I will never tell / announce my pregnancy to anyone. I find it weird.

OP posts:
Aimtodobetter · 15/10/2024 19:29

LittleGreenDragons · 11/10/2024 13:25

Just stop with the questioning of lc or nc. There is no need to label it. What DH needs to do (for his own sanity) is to mirror their energy. Let them make the first move, then DH can respond if he chooses.

If he wants to then send the christening invites but don't chase it up if they don't rsvp. Send a Christmas card but no updates or presents. Keep the communication line open so there are no regrets but he doesn't need to chase or wonder or argue or plead. Perhaps give them the same thought as you would a neighbour - civil, polite but no expectation.
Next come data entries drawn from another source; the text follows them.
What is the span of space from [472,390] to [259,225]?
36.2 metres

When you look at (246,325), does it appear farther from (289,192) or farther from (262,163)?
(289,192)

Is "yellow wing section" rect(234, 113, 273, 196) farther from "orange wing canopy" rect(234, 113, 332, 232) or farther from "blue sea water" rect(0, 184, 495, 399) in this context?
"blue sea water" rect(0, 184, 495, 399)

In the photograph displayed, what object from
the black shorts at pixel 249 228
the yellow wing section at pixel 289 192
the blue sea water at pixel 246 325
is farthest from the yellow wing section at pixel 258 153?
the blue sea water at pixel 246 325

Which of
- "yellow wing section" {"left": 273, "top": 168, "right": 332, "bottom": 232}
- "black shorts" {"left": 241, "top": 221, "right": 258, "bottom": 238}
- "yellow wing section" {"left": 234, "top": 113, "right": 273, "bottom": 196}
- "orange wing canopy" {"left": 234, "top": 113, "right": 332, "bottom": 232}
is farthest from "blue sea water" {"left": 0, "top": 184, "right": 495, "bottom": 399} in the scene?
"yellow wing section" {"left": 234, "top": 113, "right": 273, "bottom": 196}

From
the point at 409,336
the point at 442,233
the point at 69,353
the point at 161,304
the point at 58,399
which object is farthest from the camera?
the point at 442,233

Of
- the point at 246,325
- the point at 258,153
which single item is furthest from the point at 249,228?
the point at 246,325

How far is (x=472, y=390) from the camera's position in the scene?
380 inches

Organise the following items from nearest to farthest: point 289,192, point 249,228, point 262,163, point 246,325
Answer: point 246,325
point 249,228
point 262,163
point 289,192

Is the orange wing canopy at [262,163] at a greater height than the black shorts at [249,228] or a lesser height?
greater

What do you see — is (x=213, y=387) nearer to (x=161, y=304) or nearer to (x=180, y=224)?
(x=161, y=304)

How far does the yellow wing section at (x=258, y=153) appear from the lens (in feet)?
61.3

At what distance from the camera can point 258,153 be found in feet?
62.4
Completely agree - the drama associated with the LC / NC labels doesn’t really seem like it’s necessary here as your problem doesn’t sound like they are impossible to get along with in person or trying to interfere all the time, it just sounds like they are not that into being in your and your son’s life. My mother died when I was 5 and had been NC with her mother to the extent my father had never met her - my father was the sort of person who likes to keep doors open and so he actively sought her out immediately and kept the door open for her to be in our lives. She was super flaky and I probably only saw her every few years despite the fact that we were her only child’s children BUT that didn’t hurt us and I’m glad I had some very limited sense of connection to that side of my family. I don’t have a strong attachment to her at all but I also never felt emotionally let down by her as she just was pleasant enough when we did we see her and my father was open with us about her weaknesses as well - and she was obviously invited to “big” events. If the grandparents are actively harmful in person it’s different - but if they are just disinterested accept them for who they are. I’ve had to do the same for my half sister since I had kids - and yes I was disappointed in her lack of interest when she always said she’d be super interested and active, but I wouldn’t cut her off for it as she’s perfectly ok with my son when she does see him. She’s just too wrapped in her own world to truly engage.

Swiftie1878 · 17/10/2024 19:32

There is clearly a lot of back story here that’s not being shared.
It’s up to your DH how he handles his family, and you should stay out of it.
It’s up to you how you handle his family.

Hopefully the two of you find a path that works for both of you.

Changeyourfuckingcar · 17/10/2024 19:41

Honestly, they don’t sound like good people and your husband doesn’t have a good relationship with them. This will not change as they don’t believe they have anything to apologise for. I think you’re setting yourselves up for disappointment and heartache by hoping they’ll change against all odds.
Also I’m surprised at the responses to your ‘secret’ pregnancy. I’m doing largely the same, currently 20 odd weeks, and only really telling people we see and socialise with regularly.

RhubarbieRhubarbie · 18/10/2024 08:57

I think you're both lucky that they seem to be backing off - even if it's painful (once again) for your husband to feel so disregarded. If he can keep up the therapy, and let them fade off into the background of your lives as they seem willing to do, you'll probably know far more peace. They know where he is if they have a sudden realisation and want to apologise and be accountable.

S0j0urn4r · 22/04/2025 18:58

They fucked up DH: why give them a chance to fuck up DS?